Positionally adaptable locking 46 is attached to a portion of flag 20 adjacent side 30. In accordance with an embodiment of the present invention, positionally adaptable locking 46 is a bonding wire. Positionally adaptable locking feature 46 has an end 46A coupled to a region 57 of flag 20 and an opposing end 46B coupled to a region 59 of flag 20. Suitable materials for positionally adaptable locking features 44 and 46 include gold, aluminum, copper, or the like. Although positionally adaptable locking features 44 and 46 are described as being formed substantially parallel to sides 24 and 30, respectively, this is not a limitation of the present invention. There may be one, two, three, or more bonding wires attached to flag 20 and they may be attached in orientations other than being substantially parallel to the sides of the flag. For example, two bonding wires may be formed on flag 20 such that one is catty-corner to the corner formed by the intersection of sides 24 and 28 and the other is catty-corner to the corner formed by the intersection of sides 26 and 30. Alternatively, a plurality of bonding wires that are parallel to each other may be formed on flag 20. In yet another alternative, one or more of the bonding wires can have one end attached to flag 20 and an opposing end attached to a tie-bar.

Data shown:
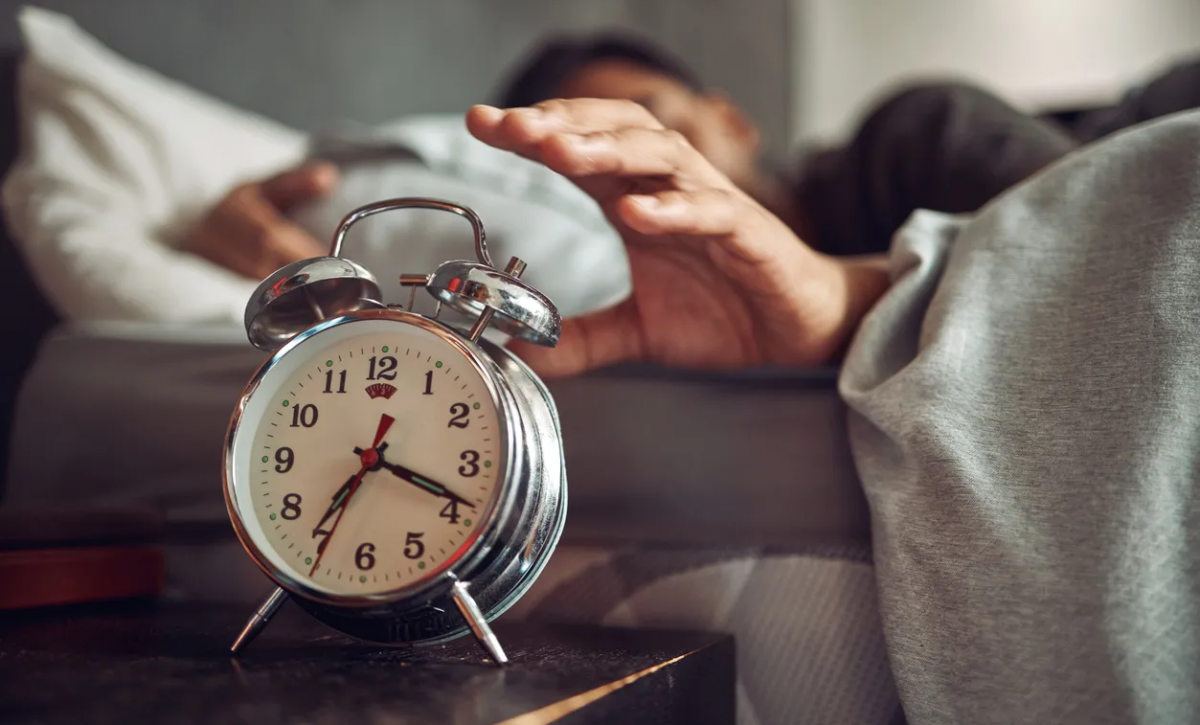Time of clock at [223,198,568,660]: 7:18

Task 1: Translate this sentence from the passage on bonding wires into Spanish: "Suitable materials for positionally adaptable locking features 44 and 46 include gold, aluminum, copper, or the like."
Task 2: List every material that the passage on bonding wires names as suitable for the positionally adaptable locking features.

Finished answer 1: Los materiales adecuados para los elementos de bloqueo de posición adaptable 44 y 46 incluyen oro, aluminio, cobre o similares.

Finished answer 2: Gold, aluminum, copper